[Stored data entries]

━━━━━━━━━━━━━━━━━━━━━━━━━━━━━━

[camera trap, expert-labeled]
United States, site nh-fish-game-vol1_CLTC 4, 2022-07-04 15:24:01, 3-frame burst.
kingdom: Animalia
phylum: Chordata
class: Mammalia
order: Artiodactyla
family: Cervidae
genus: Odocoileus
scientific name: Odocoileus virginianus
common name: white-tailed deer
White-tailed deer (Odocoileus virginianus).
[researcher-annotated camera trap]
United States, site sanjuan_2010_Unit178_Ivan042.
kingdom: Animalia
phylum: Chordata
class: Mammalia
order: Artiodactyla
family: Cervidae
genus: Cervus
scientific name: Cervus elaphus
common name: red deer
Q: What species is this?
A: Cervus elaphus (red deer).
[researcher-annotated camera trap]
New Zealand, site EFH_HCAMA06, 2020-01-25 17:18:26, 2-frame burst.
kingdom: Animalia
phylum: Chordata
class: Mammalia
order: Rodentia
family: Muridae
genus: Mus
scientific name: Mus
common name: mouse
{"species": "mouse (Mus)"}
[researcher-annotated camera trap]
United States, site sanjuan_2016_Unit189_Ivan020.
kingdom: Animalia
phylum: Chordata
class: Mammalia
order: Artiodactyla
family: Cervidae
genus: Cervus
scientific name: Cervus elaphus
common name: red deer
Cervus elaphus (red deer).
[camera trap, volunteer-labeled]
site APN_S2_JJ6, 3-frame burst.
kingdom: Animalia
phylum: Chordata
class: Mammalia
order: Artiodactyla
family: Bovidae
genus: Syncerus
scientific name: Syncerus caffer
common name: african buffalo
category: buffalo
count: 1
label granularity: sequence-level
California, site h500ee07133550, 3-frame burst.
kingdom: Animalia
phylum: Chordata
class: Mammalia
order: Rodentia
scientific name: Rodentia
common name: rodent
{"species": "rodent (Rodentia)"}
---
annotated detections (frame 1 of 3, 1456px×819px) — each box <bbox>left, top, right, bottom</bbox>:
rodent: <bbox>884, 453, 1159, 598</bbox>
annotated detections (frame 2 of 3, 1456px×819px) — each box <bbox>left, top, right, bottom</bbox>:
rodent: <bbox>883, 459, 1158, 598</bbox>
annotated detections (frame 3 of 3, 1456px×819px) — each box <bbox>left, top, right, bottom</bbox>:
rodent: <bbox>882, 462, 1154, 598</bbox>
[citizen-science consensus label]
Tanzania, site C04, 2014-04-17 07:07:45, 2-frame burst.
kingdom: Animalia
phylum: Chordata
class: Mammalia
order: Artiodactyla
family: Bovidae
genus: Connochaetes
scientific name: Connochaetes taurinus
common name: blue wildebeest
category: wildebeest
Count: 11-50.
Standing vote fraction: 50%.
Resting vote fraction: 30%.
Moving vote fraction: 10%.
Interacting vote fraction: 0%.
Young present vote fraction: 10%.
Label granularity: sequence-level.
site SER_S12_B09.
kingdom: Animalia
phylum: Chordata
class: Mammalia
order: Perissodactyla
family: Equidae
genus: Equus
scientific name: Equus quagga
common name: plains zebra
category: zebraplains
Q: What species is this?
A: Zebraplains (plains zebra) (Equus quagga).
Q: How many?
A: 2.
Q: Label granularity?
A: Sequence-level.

━━━━━━━━━━━━━━━━━━━━━━━━━━━━━━

▶ YOUR GOAL:
Filter the records, keeping only lines that contain "vote", and show those lines.

▶ RESULT FOR THIS TASK:
Standing vote fraction: 50%.
Resting vote fraction: 30%.
Moving vote fraction: 10%.
Interacting vote fraction: 0%.
Young present vote fraction: 10%.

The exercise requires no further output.